I don’t use the word “incredible” lightly in regards to these coffees. I managed to try a free sample of the organic Duncan Estate coffee, which was rich and dark and delicious even without my usually-required douse of cream. I didn’t make it through the dense crowd to try the Hacienda Esmerelda, unfortunately. That would have been well worth it as a half-pound roasted goes for $100. Stumptown has bought their green beans through the hacienda’s annual on-line auction for over $100 per pound! I figured one of the free samples they were giving out last night (a few sips in the bottom of a small cup) would cost retail more than a full-size regular latte from Stumptown but alas it was not meant to be for me last night.
Nevertheless Steve and I left inspired after hearing from both the Petersons and Ricardo about the painstaking processes they all follow to create such a fine product.
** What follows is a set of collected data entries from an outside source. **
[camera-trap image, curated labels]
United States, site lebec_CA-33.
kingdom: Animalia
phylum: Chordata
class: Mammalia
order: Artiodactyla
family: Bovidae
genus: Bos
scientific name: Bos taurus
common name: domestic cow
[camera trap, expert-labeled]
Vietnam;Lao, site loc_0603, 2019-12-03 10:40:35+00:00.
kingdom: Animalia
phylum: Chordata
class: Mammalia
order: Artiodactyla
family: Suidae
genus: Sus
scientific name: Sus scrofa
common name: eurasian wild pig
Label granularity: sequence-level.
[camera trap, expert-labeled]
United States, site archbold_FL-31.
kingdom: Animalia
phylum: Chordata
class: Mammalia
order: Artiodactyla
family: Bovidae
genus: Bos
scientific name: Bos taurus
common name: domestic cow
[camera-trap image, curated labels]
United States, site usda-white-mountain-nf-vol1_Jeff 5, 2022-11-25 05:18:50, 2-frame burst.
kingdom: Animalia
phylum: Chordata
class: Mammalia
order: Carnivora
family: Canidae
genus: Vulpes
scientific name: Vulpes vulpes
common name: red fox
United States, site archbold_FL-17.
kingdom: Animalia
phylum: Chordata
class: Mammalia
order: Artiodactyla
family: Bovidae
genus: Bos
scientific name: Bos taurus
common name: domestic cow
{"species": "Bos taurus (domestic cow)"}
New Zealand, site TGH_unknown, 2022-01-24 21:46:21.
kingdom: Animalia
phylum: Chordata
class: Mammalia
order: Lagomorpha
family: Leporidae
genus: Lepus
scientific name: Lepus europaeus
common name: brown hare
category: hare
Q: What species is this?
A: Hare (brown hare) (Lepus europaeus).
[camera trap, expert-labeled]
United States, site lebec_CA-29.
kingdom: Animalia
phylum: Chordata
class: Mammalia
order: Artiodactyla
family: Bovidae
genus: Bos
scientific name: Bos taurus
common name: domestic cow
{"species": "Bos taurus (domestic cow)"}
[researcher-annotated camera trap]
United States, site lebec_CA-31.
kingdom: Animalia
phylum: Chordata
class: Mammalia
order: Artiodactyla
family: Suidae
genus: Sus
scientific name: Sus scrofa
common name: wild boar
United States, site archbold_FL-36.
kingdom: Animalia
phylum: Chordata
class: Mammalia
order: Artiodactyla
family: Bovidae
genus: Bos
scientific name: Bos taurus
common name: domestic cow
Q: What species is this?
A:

Both families trace their coffee growing roots back to their grandfathers’ generation so this work is in their blood. They are innovators in the coffee world because they are constantly looking for new ways to not only produce incredibly delicious coffees but they also protect their native environment through organic growing methods and go above and beyond in caring for their employees through services including free medical care and childcare.
There’s something so human about meeting the people who produce what I consume. Granted I don’t pay $100/ half-pound for my coffee but the Duncan Estate organic coffee is far closer to my price range. When I meet people who create a product I consume I value that product so much more. It becomes more than a product, it becomes an extension of those people themselves when I understand how they pour their hearts and souls into crafting it. I may not have a cup from Hacienda La Esmeralda in my future but last night’s experience gives me a greater appreciation for whatever cup of coffee I enjoy.